• **Verilen metin**

▽

Orta Çağ gerçekçiliği kavramsal gerçekçilik ya da evrensel gerçekçilik olarak tanınır. Bu, daha önce sözünü ettiğimiz algı gerçekçiliğinden ayrıdır. Plato'nun felsefesi idealar dünyasını yarattığı, ideaların varlığını nesnelerin varlığından daha sıkı anlamda vurguladığı için idealizm olarak adlandırılır. Ne var ki, bu görü bilgibilimsel öznel idealizimle karıştırılmaması gereken varlık bilimsel ya da nesnel idealizm diyebileceğimiz görüştür. Plato'ya göre idealar da nesneler de, nesnel bir biçimde anlıktan bağımsız olarak vardır. Bu bakımdan Platonculuk bütünsel bir gerçekçiliği gerektirir.
Evrensel gerçekçiliğin bir başka biçimi de Aritoteles felsefesinden kaynaklanır. Bu yaklaşıma göre formlar olarak adlandırılan genel özler (essence) bu dünyadadırlar, nesnelerin içindedirler. Her nesne madde ile biçimden (form) oluşur. Ilımlı evrensel gerçekcil olarak bilinen bu görüşü Orta Çağ'da Thomas Aquinas işlemiştir. Her iki evrensel gerçekçilik biçimi de yalnız nesnelerin değil, nesnelerin cinslerinin de, bunların düzenlilik ile yasalarının da nesnel olarak var olduğunu ileri sürer. Günümüzdeki ılımlı gerçekçilik sözünü ettiğimiz gerçekçilik ile aynı değildir. Açıklayalım.

△

• **Verilen görev 1**
Verilen metinde geçen "Her nesne madde ile biçimden (form) oluşur." cümlesini İngilizceye çevir.

• **Sağlanan girdiler**
▽

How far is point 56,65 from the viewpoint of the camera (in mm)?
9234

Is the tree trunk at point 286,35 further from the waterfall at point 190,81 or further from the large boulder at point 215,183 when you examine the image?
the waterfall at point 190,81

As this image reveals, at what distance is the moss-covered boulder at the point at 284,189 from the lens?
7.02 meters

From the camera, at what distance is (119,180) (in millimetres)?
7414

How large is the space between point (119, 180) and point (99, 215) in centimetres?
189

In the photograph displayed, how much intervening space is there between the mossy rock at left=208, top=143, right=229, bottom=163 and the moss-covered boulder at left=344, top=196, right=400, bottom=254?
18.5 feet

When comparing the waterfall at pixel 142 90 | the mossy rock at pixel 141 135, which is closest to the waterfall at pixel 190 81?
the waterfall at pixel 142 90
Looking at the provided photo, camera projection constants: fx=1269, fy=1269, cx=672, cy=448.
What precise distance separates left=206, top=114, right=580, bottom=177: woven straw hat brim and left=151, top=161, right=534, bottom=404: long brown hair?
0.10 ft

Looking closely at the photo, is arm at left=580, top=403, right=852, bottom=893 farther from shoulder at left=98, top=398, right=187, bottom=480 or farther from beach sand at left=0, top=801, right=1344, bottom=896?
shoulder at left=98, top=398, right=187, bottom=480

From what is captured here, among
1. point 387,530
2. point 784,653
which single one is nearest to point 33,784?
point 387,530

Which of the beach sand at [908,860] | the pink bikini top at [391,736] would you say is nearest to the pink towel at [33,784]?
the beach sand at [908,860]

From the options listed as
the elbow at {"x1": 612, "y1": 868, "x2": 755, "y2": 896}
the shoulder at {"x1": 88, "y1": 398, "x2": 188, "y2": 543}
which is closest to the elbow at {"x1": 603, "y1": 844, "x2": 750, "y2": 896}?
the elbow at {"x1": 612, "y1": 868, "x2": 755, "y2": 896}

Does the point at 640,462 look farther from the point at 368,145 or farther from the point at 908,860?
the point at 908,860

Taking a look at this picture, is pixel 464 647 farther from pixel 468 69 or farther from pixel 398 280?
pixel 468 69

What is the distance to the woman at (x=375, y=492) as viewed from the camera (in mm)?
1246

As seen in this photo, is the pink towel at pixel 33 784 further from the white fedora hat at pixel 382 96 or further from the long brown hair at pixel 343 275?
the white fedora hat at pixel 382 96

△

• **Verilen görev 2**
Girdilerde "pink" sözcüğünü içeren satırların hepsini sırala.

• **Yanıt 1**
Every object consists of matter and form.

• **Yanıt 2**
Which of the beach sand at [908,860] | the pink bikini top at [391,736] would you say is nearest to the pink towel at [33,784]?
As seen in this photo, is the pink towel at pixel 33 784 further from the white fedora hat at pixel 382 96 or further from the long brown hair at pixel 343 275?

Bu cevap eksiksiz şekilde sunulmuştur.